[start READING TEXT]

Goudsmit was a good-natured man, but the war made him bitter. In March 1943, his mother and father sent him a farewell letter from a Nazi concentration camp. Loyal Germans were not people for whom Goudsmit had any sympathy. Detestation is more like it. As for his old friend Werner Heisenberg, Goudsmit was irritated by his refusal to leave Nazi Germany, and privately faulted Heisenberg for not trying to use his influence to save his parents. That may explain why Goudsmit, after reviewing documents in Strasbourg that, he says, made him certain that Germans were not building an atomic bomb, did not now hesitate to tell Berg that he might have to kill Heisenberg.
Late in his life, in one of his several brief attempts at writing an autobiography, Berg jotted down bits of what Goudsmit told him in Paris. He also discussed his orders—sometimes in oblique terms—with several people, so the situation can be pieced together. Goudsmit told Berg that Heisenberg would soon be in Zurich to give a lecture. “Gun in my pocket,” wrote Berg in his notes. Goudsmit was European and Berg, he would have known by now, was interested in foreign languages. So Goudsmit dramatically switched to spoken French while presenting Berg with the option of using that gun to murder Heisenberg. “Nothing spelled out,” noted Berg, “but—Heisenberg must be rendered hors de combat.”

[end READING TEXT]
[start EXERCISE MATERIAL]

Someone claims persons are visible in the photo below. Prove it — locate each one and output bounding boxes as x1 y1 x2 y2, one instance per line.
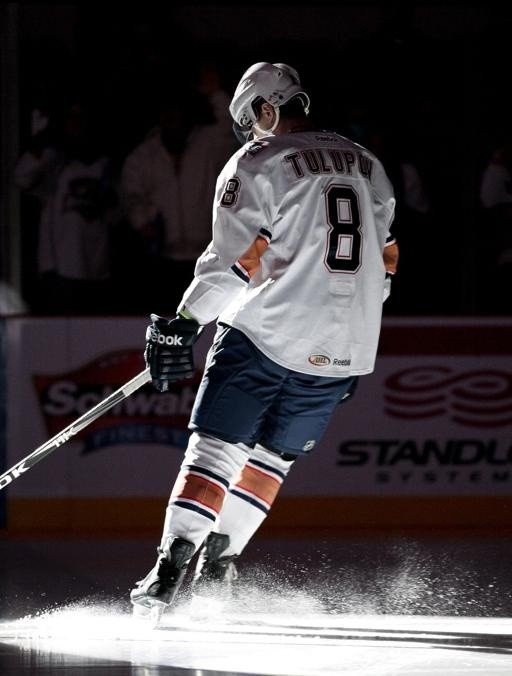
178 87 243 267
118 126 186 320
128 59 401 631
16 125 118 315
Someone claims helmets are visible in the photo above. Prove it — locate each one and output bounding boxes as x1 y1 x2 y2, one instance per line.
228 61 311 128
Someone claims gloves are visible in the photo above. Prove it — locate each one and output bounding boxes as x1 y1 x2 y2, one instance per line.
144 315 205 391
337 377 359 403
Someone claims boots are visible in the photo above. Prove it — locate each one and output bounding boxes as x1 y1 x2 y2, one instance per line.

[end EXERCISE MATERIAL]

**THINGS TO DO**
1. Count the lines in the entries that contain the string "above" and give only that number.
2. Pick up the passage about Goudsmit, Berg and Heisenberg after its final sentence and keep writing it.

**RESPONSES FOR EACH TASK**
1. 3

2.
Berg didn’t like to talk about himself in any language, but even he eventually found the facts of his Zurich assignment impossible to keep a secret. Toward the end of his life, Berg became friends with George Gloss, the owner of a book shop in Boston. Berg roamed the store, piling up tall stacks of books, which he would ask Gloss to hold for him behind the counter so that he could buy them at a later date. That date, Gloss knew, would never come, but he didn’t mind. Gloss liked Berg. When Berg had finished his browsing, Gloss would always bounce off his stool, propose a meal, and off they would go. For one of those meals, Gloss’s fifteen-year-old son, Ken, accompanied the two men to Patten’s Restaurant in Boston, where he ate and listened, wide-eyed, as Berg told his father what Goudsmit had told him. “He said he definitely was there to assassinate Germans if they were inventing the bomb,” says Ken Gloss.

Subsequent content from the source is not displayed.